* _Material to process_
************
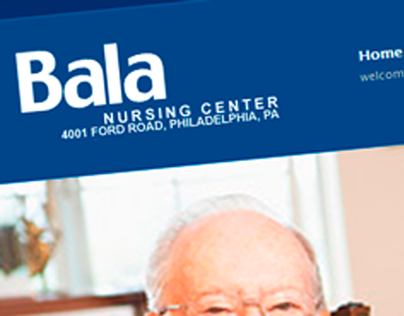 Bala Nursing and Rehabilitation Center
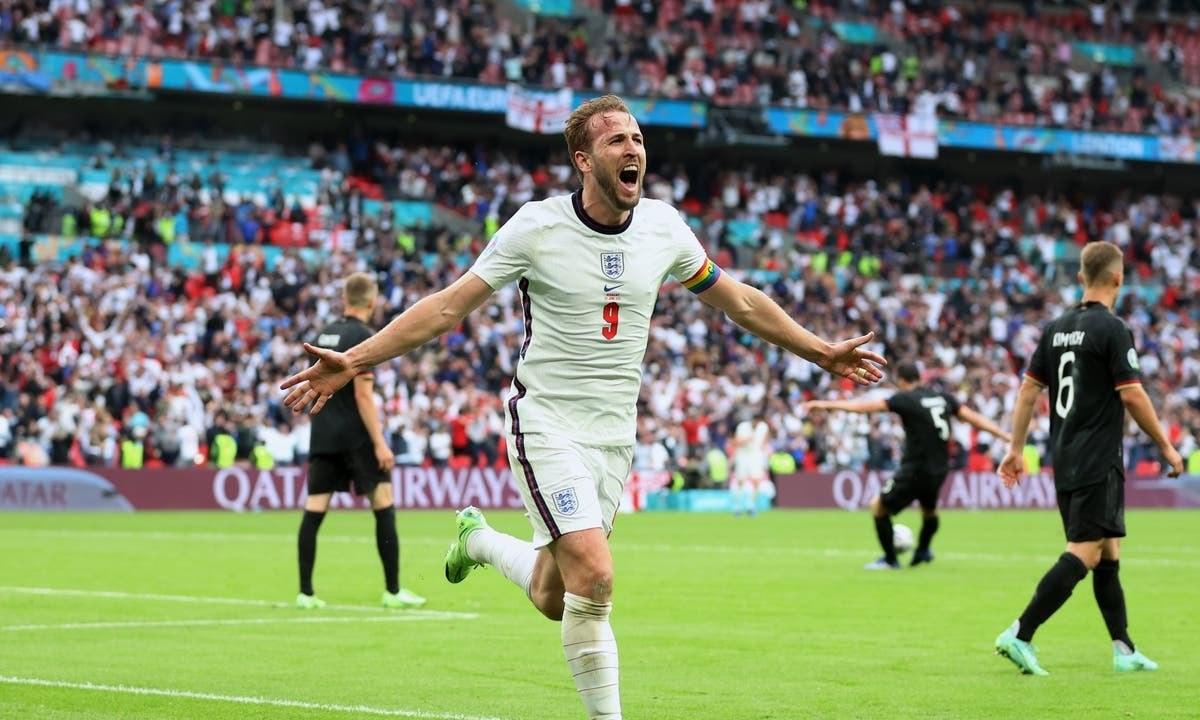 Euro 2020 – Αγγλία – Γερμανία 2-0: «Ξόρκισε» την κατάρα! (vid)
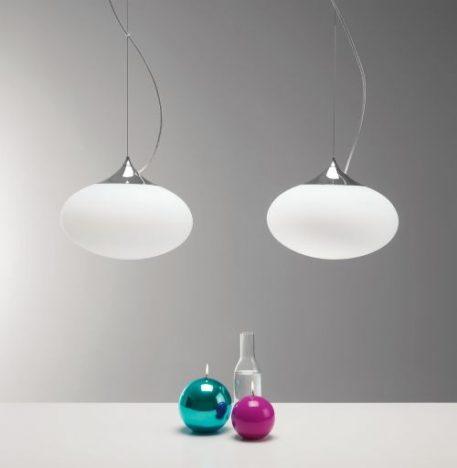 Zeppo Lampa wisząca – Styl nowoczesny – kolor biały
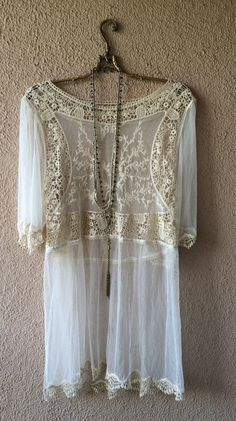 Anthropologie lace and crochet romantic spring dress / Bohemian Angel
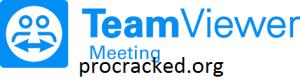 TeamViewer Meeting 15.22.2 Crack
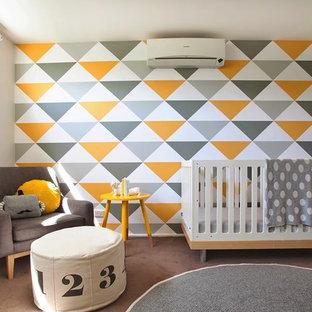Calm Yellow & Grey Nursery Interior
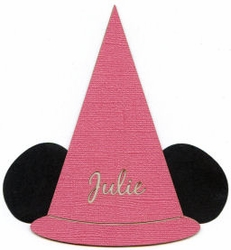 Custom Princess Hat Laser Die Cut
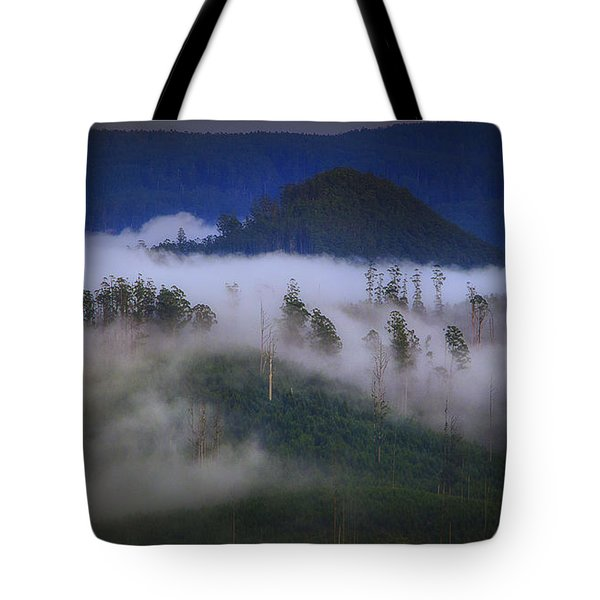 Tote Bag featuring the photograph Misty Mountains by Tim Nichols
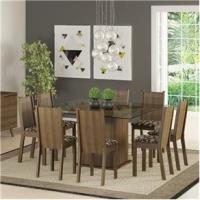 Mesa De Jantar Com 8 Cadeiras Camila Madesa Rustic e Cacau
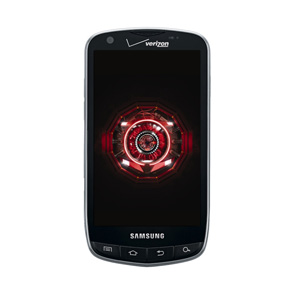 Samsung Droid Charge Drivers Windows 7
************
* _What you have to do_
Any picture in the material is to be dropped; the rest is repeated exactly.

* _Solved problem_
 Bala Nursing and Rehabilitation Center
 Euro 2020 – Αγγλία – Γερμανία 2-0: «Ξόρκισε» την κατάρα! (vid)
 Zeppo Lampa wisząca – Styl nowoczesny – kolor biały
 Anthropologie lace and crochet romantic spring dress / Bohemian Angel
 TeamViewer Meeting 15.22.2 Crack
Calm Yellow & Grey Nursery Interior
 Custom Princess Hat Laser Die Cut
 Tote Bag featuring the photograph Misty Mountains by Tim Nichols
 Mesa De Jantar Com 8 Cadeiras Camila Madesa Rustic e Cacau
 Samsung Droid Charge Drivers Windows 7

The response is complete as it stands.